**Gegeven tekst:**
◆ ◆ ◆

2.3. Vergroten van de veiligheid van de burgers

Het GEVDB, dat zich bij de Europese integratie geleidelijk verder zal ontwikkelen, wil de Unie de mogelijkheid bieden om op autonome wijze besluiten te nemen en te handelen met het oog op een algemene benadering van het beheer van crises, waaronder ook de voorkoming van conflicten, door middel van diverse civiele en/of militaire instrumenten (vgl. de «Petersberg-taken»).

Het houdt rekening met de ingrijpende veranderingen die zich in de afgelopen jaren hebben voorgedaan in het begrip "veiligheid", en met de grote mogelijkheden tot vooruitgang die liggen besloten in de wetenschappelijke, technologische en industriële dimensie van dit beleid. Het is bovendien van belang dat de door de ruimtevaart aangeboden diensten in normale omstandigheden en in crisistijd naar behoren worden beschermd.

Ruimtevaartsystemen zijn het belangrijkste en het enige fysiek niet-intrusieve instrument voor de vergaring, verzending en wereldwijde verspreiding van informatie. Dat is bijvoorbeeld te danken aan de mogelijkheden van breedbandcommunicatiesystemen en optische, infrarood of radar-imagingsystemen, waarvan de prestaties spectaculair verbeteren. Een ruimtevaart component ter ondersteuning van een snelle besluitvormingsmogelijkheid zou mede het GBVB een geloofwaardig en doelmatig karakter verlenen.

Tot op zekere hoogte houden de geconstateerde kritieke tekortkomingen bij het beheer van crises rechtstreeks verband met de beheersing van ruimtevaarttechnologie. Dit geldt voor alle zowel gezamenlijk als afzonderlijk optredende - civiele en militaire - partijen die betrokken zijn bij het beheer van crises [5].

[5] Rapport "European Capacities Action Plan (ECAP)", november 2002, ref. 13809/1/02.

In Europa kan de ruimte een unieke rol vervullen ten behoeve van de samenbundeling van diverse processen met gemeenschappelijke doelen. De strikt militaire mogelijkheden blijven immers grotendeels onder de lidstaten ressorteren, met als gevolg dat er een aantal verschillende satellietprogramma's bestaat.

Een voorbeeld van doublures in Europese ruimtevaartsystemen

* Op het gebied van de militaire ruimtevaart bestaan in Europa vijf programma's voor telecommunicatiesatellieten en drie programma's voor observatiesatellieten. Al deze programma's zijn gebaseerd op hun eigen technologie, waardoor eventuele interoperabiliteit wordt bemoeilijkt.

* In de praktijk zijn deze systemen zonder overleg tot stand gekomen: op geen enkel militair gebied bestaat er op dit moment een operationeel Europees systeem.

◆ ◆ ◆

**Opgeslagen gegevens:**
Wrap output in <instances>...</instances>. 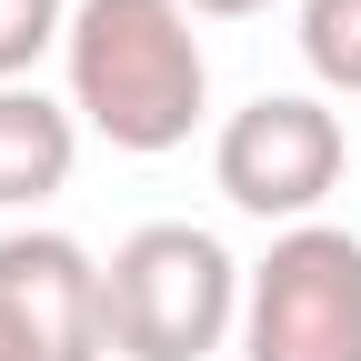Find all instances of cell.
<instances>
[{
	"label": "cell",
	"mask_w": 361,
	"mask_h": 361,
	"mask_svg": "<svg viewBox=\"0 0 361 361\" xmlns=\"http://www.w3.org/2000/svg\"><path fill=\"white\" fill-rule=\"evenodd\" d=\"M61 71H71L80 130H101L130 161L180 151L201 130V101H211V61H201V30L180 0H80Z\"/></svg>",
	"instance_id": "cell-1"
},
{
	"label": "cell",
	"mask_w": 361,
	"mask_h": 361,
	"mask_svg": "<svg viewBox=\"0 0 361 361\" xmlns=\"http://www.w3.org/2000/svg\"><path fill=\"white\" fill-rule=\"evenodd\" d=\"M0 301L40 331L51 361H101L111 322H101V261L71 231H0Z\"/></svg>",
	"instance_id": "cell-5"
},
{
	"label": "cell",
	"mask_w": 361,
	"mask_h": 361,
	"mask_svg": "<svg viewBox=\"0 0 361 361\" xmlns=\"http://www.w3.org/2000/svg\"><path fill=\"white\" fill-rule=\"evenodd\" d=\"M341 161H351V130H341L331 101H311V90H261V101L231 111L221 141H211L221 201L251 211V221H281V231H301V221L341 191Z\"/></svg>",
	"instance_id": "cell-4"
},
{
	"label": "cell",
	"mask_w": 361,
	"mask_h": 361,
	"mask_svg": "<svg viewBox=\"0 0 361 361\" xmlns=\"http://www.w3.org/2000/svg\"><path fill=\"white\" fill-rule=\"evenodd\" d=\"M241 291L251 271L201 221H141L101 271V322L121 361H211L241 331Z\"/></svg>",
	"instance_id": "cell-2"
},
{
	"label": "cell",
	"mask_w": 361,
	"mask_h": 361,
	"mask_svg": "<svg viewBox=\"0 0 361 361\" xmlns=\"http://www.w3.org/2000/svg\"><path fill=\"white\" fill-rule=\"evenodd\" d=\"M191 20H251V11H271V0H180Z\"/></svg>",
	"instance_id": "cell-10"
},
{
	"label": "cell",
	"mask_w": 361,
	"mask_h": 361,
	"mask_svg": "<svg viewBox=\"0 0 361 361\" xmlns=\"http://www.w3.org/2000/svg\"><path fill=\"white\" fill-rule=\"evenodd\" d=\"M241 361H361V241L301 221L251 261Z\"/></svg>",
	"instance_id": "cell-3"
},
{
	"label": "cell",
	"mask_w": 361,
	"mask_h": 361,
	"mask_svg": "<svg viewBox=\"0 0 361 361\" xmlns=\"http://www.w3.org/2000/svg\"><path fill=\"white\" fill-rule=\"evenodd\" d=\"M301 61L322 90L361 101V0H301Z\"/></svg>",
	"instance_id": "cell-7"
},
{
	"label": "cell",
	"mask_w": 361,
	"mask_h": 361,
	"mask_svg": "<svg viewBox=\"0 0 361 361\" xmlns=\"http://www.w3.org/2000/svg\"><path fill=\"white\" fill-rule=\"evenodd\" d=\"M80 161V111L51 101L40 80L0 90V211H40L51 191H71Z\"/></svg>",
	"instance_id": "cell-6"
},
{
	"label": "cell",
	"mask_w": 361,
	"mask_h": 361,
	"mask_svg": "<svg viewBox=\"0 0 361 361\" xmlns=\"http://www.w3.org/2000/svg\"><path fill=\"white\" fill-rule=\"evenodd\" d=\"M71 11H80V0H0V90H20L71 40Z\"/></svg>",
	"instance_id": "cell-8"
},
{
	"label": "cell",
	"mask_w": 361,
	"mask_h": 361,
	"mask_svg": "<svg viewBox=\"0 0 361 361\" xmlns=\"http://www.w3.org/2000/svg\"><path fill=\"white\" fill-rule=\"evenodd\" d=\"M0 361H51V351H40V331L20 322V311H11V301H0Z\"/></svg>",
	"instance_id": "cell-9"
}]
</instances>
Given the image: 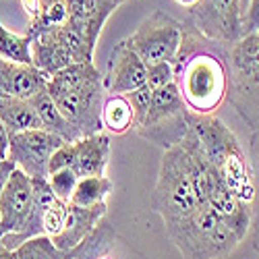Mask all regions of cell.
<instances>
[{"instance_id":"cell-1","label":"cell","mask_w":259,"mask_h":259,"mask_svg":"<svg viewBox=\"0 0 259 259\" xmlns=\"http://www.w3.org/2000/svg\"><path fill=\"white\" fill-rule=\"evenodd\" d=\"M175 83L189 112L213 114L228 96V48L183 21Z\"/></svg>"},{"instance_id":"cell-2","label":"cell","mask_w":259,"mask_h":259,"mask_svg":"<svg viewBox=\"0 0 259 259\" xmlns=\"http://www.w3.org/2000/svg\"><path fill=\"white\" fill-rule=\"evenodd\" d=\"M205 170L207 162L189 131L179 145L164 149L152 193V209L162 218L164 226L207 207Z\"/></svg>"},{"instance_id":"cell-3","label":"cell","mask_w":259,"mask_h":259,"mask_svg":"<svg viewBox=\"0 0 259 259\" xmlns=\"http://www.w3.org/2000/svg\"><path fill=\"white\" fill-rule=\"evenodd\" d=\"M187 131L195 139L201 156L218 172L224 185L245 203H253V172L247 149L232 128L213 114H193L187 110Z\"/></svg>"},{"instance_id":"cell-4","label":"cell","mask_w":259,"mask_h":259,"mask_svg":"<svg viewBox=\"0 0 259 259\" xmlns=\"http://www.w3.org/2000/svg\"><path fill=\"white\" fill-rule=\"evenodd\" d=\"M46 92L81 137L102 133V106L108 94L94 62H73L56 71L48 77Z\"/></svg>"},{"instance_id":"cell-5","label":"cell","mask_w":259,"mask_h":259,"mask_svg":"<svg viewBox=\"0 0 259 259\" xmlns=\"http://www.w3.org/2000/svg\"><path fill=\"white\" fill-rule=\"evenodd\" d=\"M164 228L183 259H224L243 243L234 228L209 205Z\"/></svg>"},{"instance_id":"cell-6","label":"cell","mask_w":259,"mask_h":259,"mask_svg":"<svg viewBox=\"0 0 259 259\" xmlns=\"http://www.w3.org/2000/svg\"><path fill=\"white\" fill-rule=\"evenodd\" d=\"M245 124L259 122V31L243 35L228 48V96Z\"/></svg>"},{"instance_id":"cell-7","label":"cell","mask_w":259,"mask_h":259,"mask_svg":"<svg viewBox=\"0 0 259 259\" xmlns=\"http://www.w3.org/2000/svg\"><path fill=\"white\" fill-rule=\"evenodd\" d=\"M181 41H183V23L162 11H154L126 37V44L131 46V50L147 67L160 62L175 64Z\"/></svg>"},{"instance_id":"cell-8","label":"cell","mask_w":259,"mask_h":259,"mask_svg":"<svg viewBox=\"0 0 259 259\" xmlns=\"http://www.w3.org/2000/svg\"><path fill=\"white\" fill-rule=\"evenodd\" d=\"M27 33L31 35L33 67L48 77L73 62H94V52L83 44V39L71 29L69 23Z\"/></svg>"},{"instance_id":"cell-9","label":"cell","mask_w":259,"mask_h":259,"mask_svg":"<svg viewBox=\"0 0 259 259\" xmlns=\"http://www.w3.org/2000/svg\"><path fill=\"white\" fill-rule=\"evenodd\" d=\"M187 23L207 39L230 48L243 37V11L239 0H195Z\"/></svg>"},{"instance_id":"cell-10","label":"cell","mask_w":259,"mask_h":259,"mask_svg":"<svg viewBox=\"0 0 259 259\" xmlns=\"http://www.w3.org/2000/svg\"><path fill=\"white\" fill-rule=\"evenodd\" d=\"M64 141L44 128L9 135V154L7 160L23 170L29 179H48V164L56 149Z\"/></svg>"},{"instance_id":"cell-11","label":"cell","mask_w":259,"mask_h":259,"mask_svg":"<svg viewBox=\"0 0 259 259\" xmlns=\"http://www.w3.org/2000/svg\"><path fill=\"white\" fill-rule=\"evenodd\" d=\"M33 203V183L23 170L13 168L0 189V234L17 232L25 224ZM0 236V239H3Z\"/></svg>"},{"instance_id":"cell-12","label":"cell","mask_w":259,"mask_h":259,"mask_svg":"<svg viewBox=\"0 0 259 259\" xmlns=\"http://www.w3.org/2000/svg\"><path fill=\"white\" fill-rule=\"evenodd\" d=\"M147 81V64L131 50L126 39L110 50L108 71L104 75V88L108 96H126Z\"/></svg>"},{"instance_id":"cell-13","label":"cell","mask_w":259,"mask_h":259,"mask_svg":"<svg viewBox=\"0 0 259 259\" xmlns=\"http://www.w3.org/2000/svg\"><path fill=\"white\" fill-rule=\"evenodd\" d=\"M67 3H69L67 23L83 39V44L94 52L108 17L122 5V0H67Z\"/></svg>"},{"instance_id":"cell-14","label":"cell","mask_w":259,"mask_h":259,"mask_svg":"<svg viewBox=\"0 0 259 259\" xmlns=\"http://www.w3.org/2000/svg\"><path fill=\"white\" fill-rule=\"evenodd\" d=\"M71 145V164L69 168L79 179L85 177H104L110 162V137L104 131L81 137Z\"/></svg>"},{"instance_id":"cell-15","label":"cell","mask_w":259,"mask_h":259,"mask_svg":"<svg viewBox=\"0 0 259 259\" xmlns=\"http://www.w3.org/2000/svg\"><path fill=\"white\" fill-rule=\"evenodd\" d=\"M48 75L33 64H15L0 58V100H31L46 90Z\"/></svg>"},{"instance_id":"cell-16","label":"cell","mask_w":259,"mask_h":259,"mask_svg":"<svg viewBox=\"0 0 259 259\" xmlns=\"http://www.w3.org/2000/svg\"><path fill=\"white\" fill-rule=\"evenodd\" d=\"M106 211H108L106 203H100L94 207H75L69 203L67 226H64V230L56 236V239H52L54 245L62 251H73L96 230V226L104 220Z\"/></svg>"},{"instance_id":"cell-17","label":"cell","mask_w":259,"mask_h":259,"mask_svg":"<svg viewBox=\"0 0 259 259\" xmlns=\"http://www.w3.org/2000/svg\"><path fill=\"white\" fill-rule=\"evenodd\" d=\"M185 110H187L185 102L181 98V92H179L175 81L168 83V85H162V88H156L152 94L149 108H147V114L135 131H141V128H149V126H156L160 122L183 116Z\"/></svg>"},{"instance_id":"cell-18","label":"cell","mask_w":259,"mask_h":259,"mask_svg":"<svg viewBox=\"0 0 259 259\" xmlns=\"http://www.w3.org/2000/svg\"><path fill=\"white\" fill-rule=\"evenodd\" d=\"M29 104L33 106V110L37 112L39 122H41V128H44V131L60 137L64 143H73V141L81 139V135L77 133V128L60 114L58 106L54 104L52 96L46 90H41L39 94H35L29 100Z\"/></svg>"},{"instance_id":"cell-19","label":"cell","mask_w":259,"mask_h":259,"mask_svg":"<svg viewBox=\"0 0 259 259\" xmlns=\"http://www.w3.org/2000/svg\"><path fill=\"white\" fill-rule=\"evenodd\" d=\"M0 120H3L9 135L41 128L39 116L29 104V100H0Z\"/></svg>"},{"instance_id":"cell-20","label":"cell","mask_w":259,"mask_h":259,"mask_svg":"<svg viewBox=\"0 0 259 259\" xmlns=\"http://www.w3.org/2000/svg\"><path fill=\"white\" fill-rule=\"evenodd\" d=\"M135 126L133 108L126 96H106L102 106V128L122 135Z\"/></svg>"},{"instance_id":"cell-21","label":"cell","mask_w":259,"mask_h":259,"mask_svg":"<svg viewBox=\"0 0 259 259\" xmlns=\"http://www.w3.org/2000/svg\"><path fill=\"white\" fill-rule=\"evenodd\" d=\"M112 181L108 179L106 175L104 177H85V179H79L77 187H75V193L71 197V205L75 207H94V205H100V203H106L108 195L112 193Z\"/></svg>"},{"instance_id":"cell-22","label":"cell","mask_w":259,"mask_h":259,"mask_svg":"<svg viewBox=\"0 0 259 259\" xmlns=\"http://www.w3.org/2000/svg\"><path fill=\"white\" fill-rule=\"evenodd\" d=\"M247 156L251 162V172H253V203H251V228H249V241L253 251L259 255V122L251 126V137H249V149Z\"/></svg>"},{"instance_id":"cell-23","label":"cell","mask_w":259,"mask_h":259,"mask_svg":"<svg viewBox=\"0 0 259 259\" xmlns=\"http://www.w3.org/2000/svg\"><path fill=\"white\" fill-rule=\"evenodd\" d=\"M0 58L15 62V64H33L31 35L15 33L0 23Z\"/></svg>"},{"instance_id":"cell-24","label":"cell","mask_w":259,"mask_h":259,"mask_svg":"<svg viewBox=\"0 0 259 259\" xmlns=\"http://www.w3.org/2000/svg\"><path fill=\"white\" fill-rule=\"evenodd\" d=\"M114 241H116L114 228L108 222H100L88 239L71 251V257L73 259H98L102 255H108Z\"/></svg>"},{"instance_id":"cell-25","label":"cell","mask_w":259,"mask_h":259,"mask_svg":"<svg viewBox=\"0 0 259 259\" xmlns=\"http://www.w3.org/2000/svg\"><path fill=\"white\" fill-rule=\"evenodd\" d=\"M13 253L17 259H73L71 251L58 249L54 241L46 234L31 236L25 243H21Z\"/></svg>"},{"instance_id":"cell-26","label":"cell","mask_w":259,"mask_h":259,"mask_svg":"<svg viewBox=\"0 0 259 259\" xmlns=\"http://www.w3.org/2000/svg\"><path fill=\"white\" fill-rule=\"evenodd\" d=\"M69 21V3L67 0H39V15L27 31H41L60 27Z\"/></svg>"},{"instance_id":"cell-27","label":"cell","mask_w":259,"mask_h":259,"mask_svg":"<svg viewBox=\"0 0 259 259\" xmlns=\"http://www.w3.org/2000/svg\"><path fill=\"white\" fill-rule=\"evenodd\" d=\"M69 220V203L54 199L46 211H44V220H41V228H44V234L50 236V239H56V236L64 230Z\"/></svg>"},{"instance_id":"cell-28","label":"cell","mask_w":259,"mask_h":259,"mask_svg":"<svg viewBox=\"0 0 259 259\" xmlns=\"http://www.w3.org/2000/svg\"><path fill=\"white\" fill-rule=\"evenodd\" d=\"M77 183H79V177L71 168H62V170H56V172H50L48 175V185L54 193V197L60 201H67V203L73 197Z\"/></svg>"},{"instance_id":"cell-29","label":"cell","mask_w":259,"mask_h":259,"mask_svg":"<svg viewBox=\"0 0 259 259\" xmlns=\"http://www.w3.org/2000/svg\"><path fill=\"white\" fill-rule=\"evenodd\" d=\"M175 81V64L170 62H160V64H152L147 67V85L149 88H162V85H168Z\"/></svg>"},{"instance_id":"cell-30","label":"cell","mask_w":259,"mask_h":259,"mask_svg":"<svg viewBox=\"0 0 259 259\" xmlns=\"http://www.w3.org/2000/svg\"><path fill=\"white\" fill-rule=\"evenodd\" d=\"M259 31V0H249L243 13V35Z\"/></svg>"},{"instance_id":"cell-31","label":"cell","mask_w":259,"mask_h":259,"mask_svg":"<svg viewBox=\"0 0 259 259\" xmlns=\"http://www.w3.org/2000/svg\"><path fill=\"white\" fill-rule=\"evenodd\" d=\"M19 5L25 11L29 23H33V21L37 19V15H39V0H19Z\"/></svg>"},{"instance_id":"cell-32","label":"cell","mask_w":259,"mask_h":259,"mask_svg":"<svg viewBox=\"0 0 259 259\" xmlns=\"http://www.w3.org/2000/svg\"><path fill=\"white\" fill-rule=\"evenodd\" d=\"M7 154H9V133L0 120V160H7Z\"/></svg>"},{"instance_id":"cell-33","label":"cell","mask_w":259,"mask_h":259,"mask_svg":"<svg viewBox=\"0 0 259 259\" xmlns=\"http://www.w3.org/2000/svg\"><path fill=\"white\" fill-rule=\"evenodd\" d=\"M13 168H15V166H13L9 160H0V189H3V185H5V181H7V177L11 175Z\"/></svg>"},{"instance_id":"cell-34","label":"cell","mask_w":259,"mask_h":259,"mask_svg":"<svg viewBox=\"0 0 259 259\" xmlns=\"http://www.w3.org/2000/svg\"><path fill=\"white\" fill-rule=\"evenodd\" d=\"M0 259H17V257H15V253L11 249H7L3 243H0Z\"/></svg>"},{"instance_id":"cell-35","label":"cell","mask_w":259,"mask_h":259,"mask_svg":"<svg viewBox=\"0 0 259 259\" xmlns=\"http://www.w3.org/2000/svg\"><path fill=\"white\" fill-rule=\"evenodd\" d=\"M175 3H179V5H183V7H191L195 0H175Z\"/></svg>"},{"instance_id":"cell-36","label":"cell","mask_w":259,"mask_h":259,"mask_svg":"<svg viewBox=\"0 0 259 259\" xmlns=\"http://www.w3.org/2000/svg\"><path fill=\"white\" fill-rule=\"evenodd\" d=\"M239 3H241V11L245 13V9H247V3H249V0H239Z\"/></svg>"},{"instance_id":"cell-37","label":"cell","mask_w":259,"mask_h":259,"mask_svg":"<svg viewBox=\"0 0 259 259\" xmlns=\"http://www.w3.org/2000/svg\"><path fill=\"white\" fill-rule=\"evenodd\" d=\"M98 259H112L110 255H102V257H98Z\"/></svg>"},{"instance_id":"cell-38","label":"cell","mask_w":259,"mask_h":259,"mask_svg":"<svg viewBox=\"0 0 259 259\" xmlns=\"http://www.w3.org/2000/svg\"><path fill=\"white\" fill-rule=\"evenodd\" d=\"M122 3H124V0H122Z\"/></svg>"},{"instance_id":"cell-39","label":"cell","mask_w":259,"mask_h":259,"mask_svg":"<svg viewBox=\"0 0 259 259\" xmlns=\"http://www.w3.org/2000/svg\"><path fill=\"white\" fill-rule=\"evenodd\" d=\"M0 236H3V234H0Z\"/></svg>"}]
</instances>
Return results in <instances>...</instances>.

◆ ◆ ◆

**Opdrachten:**
**a)** Hoeveel programma's voor telecommunicatiesatellieten bestaan er in Europa op het gebied van de militaire ruimtevaart volgens de tekst over ruimtevaart en veiligheid?
**b)** Breid de tekst over ruimtevaart en veiligheid uit met een vervolg dat aansluit op de laatste zin.
De items zijn afzonderlijk materiaal en staan los van de tekst over ruimtevaart en veiligheid.

**Antwoorden per opdracht:**
**a)** Vijf.

**b)**
Daarnaast hebben ruimtevaarttechnologieën voor civiele en militaire doeleinden veel gemeen, zodat het dus zinvol lijkt om middelen optimaal te combineren en daarbij met name rekening te houden met de ontwikkeling van de prestaties van commerciële systemen, de begrotingsdruk in Europa en met de technologische kloof tussen Europa en Amerika.

In het STAR21-rapport wordt geadviseerd om de Unie een satellietcapaciteit voor defensie- en veiligheidsdoeleinden op volledig Europese basis te laten ontwikkelen. Momenteel werkt een aantal nationale defensiestaven samen om gezamenlijk «gemeenschappelijke operationele behoeften voor een Europees mondiaal satellietobservatiesysteem voor veiligheids- en defensiedoeleinden (BOC)», vast te stellen. Bij een dergelijk systeem zouden ook andere partners kunnen worden betrokken.

Deze eerste stap zou kunnen worden aangevuld door het GMES-initiatief met het oog op een Europees ruimteobservatiesysteem dat vervolgens ook zou kunnen worden ingezet voor inlichtingen- en verkenningstoepassingen. Volgens een aantal schattingen zou met de verwerving van minimale gemeenschappelijke ruimtevaartcapaciteit gedurende een tiental jaren een jaarlijkse investering gemoeid zijn van circa 800 miljoen EUR.

Vraag 8 - Hoe kunnen in een samenhangend geheel (met inbegrip van kader en termijn) de aard en de omvang van de ruimtevaartcapaciteit worden omschreven en nader uitgewerkt die is vereist om concrete vorm te geven aan de politieke doelstellingen van het GEVDB? Op welke wijze zou eventuele nieuwe ruimtevaartcapaciteit kunnen worden gebruikt ten behoeve van de veiligheid van de burgers?

Er dient met name te worden gezorgd voor een toegevoegde waarde voor de lidstaten.

3. VERGROTEN VAN DE DOELMATIGHEID EN AMBITIE VAN DE ORGANISATIE EN HET KADER

In Europa houden diverse publieke partijen zich in verschillende mate en binnen diverse politieke en instrumentele kaders bezig met ruimtevaartactiviteiten.

Deze diversiteit is kenmerkend voor Europa. Zij leidt evenwel tot vragen over een optimaal gebruik van middelen en over de verschillende typen instrumenten die noodzakelijk zijn om een grotere doelmatigheid te waarborgen.

3.1. Europese Unie, ESA en lidstaten: rol en betrekkingen

Circa dertig jaar geleden werd vastgesteld dat ruimtevaartbeleid in Europa niet denkbaar is in een uitsluitend nationaal kader.

De ESA, die in 1975 werd opgericht, heeft met succes de aanvankelijke doelstelling vervuld om de middelen en deskundigheid bijeen te brengen die noodzakelijk waren voor de ontwikkeling van een geïntegreerd ruimtewetenschapsprogramma en de totstandkoming van een Europese draagraket. De nationale ruimtevaartorganisaties van een aantal lidstaten, organisaties met operationele doelstellingen en communautaire ruimtevaartinitiatieven maken het plaatje van de Europese ruimtevaart compleet (zie inzet).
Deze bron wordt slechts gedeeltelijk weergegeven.